WRITTEN TASKS:
a – Answer these questions from the kedro-mlflow issue thread:
(i) Which class lets kedro-mlflow log artifacts through the catalog.yml?
(ii) Under what license is the project released?
(iii) How many datasets does Galileo-Galilei think should be implemented?
b – In the kedro-mlflow issue thread, rewrite everything from "The main problem" down to "discuss with you.", replacing "node" with "pipeline".

DOCUMENT TEXT:
Galileo-Galilei / kedro-mlflow

A kedro-plugin for integration of mlflow capabilities inside kedro projects (especially machine learning model versioning and packaging)
https://kedro-mlflow.readthedocs.io/
Apache License 2.0
195 stars 29 forks source link

Create a MlflowMetricDataSet #9

Closed Galileo-Galilei closed 3 years ago

Galileo-Galilei commented 4 years ago

Context

As of today, kedro-mlflow offers a clear way to log parameters (through a Hook) and artifacts (through the MlflowArtifactDataSet class in the catalog.yml.

However, there is no weel-defined way to log metrics automatically in mlflow within the plugin. The user still have to log the metrics directly by calling log_metric within its self-defined function. this is not very convenient nor parametrizable, and makes the code lesss portable and messier.

Feature description

Provide a unique and weel defined way to og metrics through the plugin.

Possible Implementation

The easiest implemation would be to create a MlflowMetricDataSet very similar to MlflowArtifactDataSet to enable logging the metric directly inthe catalog.yml.

The main problem of this approach is that some metrics evolve over time, and we would like to log the metric on each update. This is not possible with this approach because the updates are made inside the node (when it is running), and not at the end.

akruszewski commented 3 years ago

@Galileo-Galilei did you do some work on it? I would be happy to take it over and provide a solution proposition as PR. (sorry for interrupting your holidays...)

Galileo-Galilei commented 3 years ago

Hello @akruszewski, thank you so much for taking this one. I have some general design decisions about MlflowDataSets in mind that I want to discuss with you.

General principles

I wish all DataSets implemented in kedro-mlflow respecs the following principles:

Consistency with Kedro and mlflow

Why should we enforce this principle

Minimalism

Why should we enforce this principle

In general, it is easier to add a functionality than to supress one. I want to be sure that extra functionality do not have an existing clear way to be done.

What does it imply

Application to this PR

In my opinion, we should implement TWO datasets and not only one (consistency with mlflow principle):

For the MlflowMetricDataSet (MlflowMetricsDataSet is completely similar), it would go like this:

_save

_load

Unsolved constraints

I have seen that you created a prefix attribute in order to distinguish betwen th datasets you calculated the metric on. It makes sense to me to have such a distinction, but the prefix might lead to further unattended complications:

Do you have any idea on how we could enforce that?

Conclusion

@kaemo @akruszewski Does it make sense to you? Do you have strong evidences to go against this implementation? (Notice that it also have implications for how we should handle #12, but I will have another post tomorrow about this). I am completely open to discussion.

DATA EXCERPT:
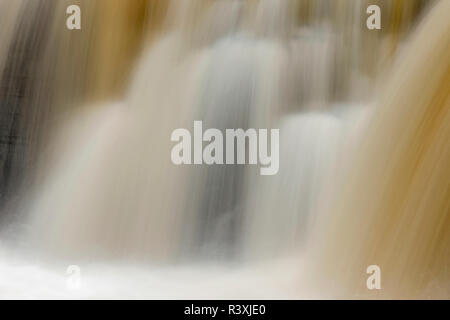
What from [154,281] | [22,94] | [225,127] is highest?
[22,94]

SOLUTIONS IN ORDER:
a –
(i) MlflowArtifactDataSet
(ii) Apache License 2.0
(iii) Two

b –
The main problem of this approach is that some metrics evolve over time, and we would like to log the metric on each update. This is not possible with this approach because the updates are made inside the pipeline (when it is running), and not at the end.

akruszewski commented 3 years ago

@Galileo-Galilei did you do some work on it? I would be happy to take it over and provide a solution proposition as PR. (sorry for interrupting your holidays...)

Galileo-Galilei commented 3 years ago

Hello @akruszewski, thank you so much for taking this one. I have some general design decisions about MlflowDataSets in mind that I want to discuss with you.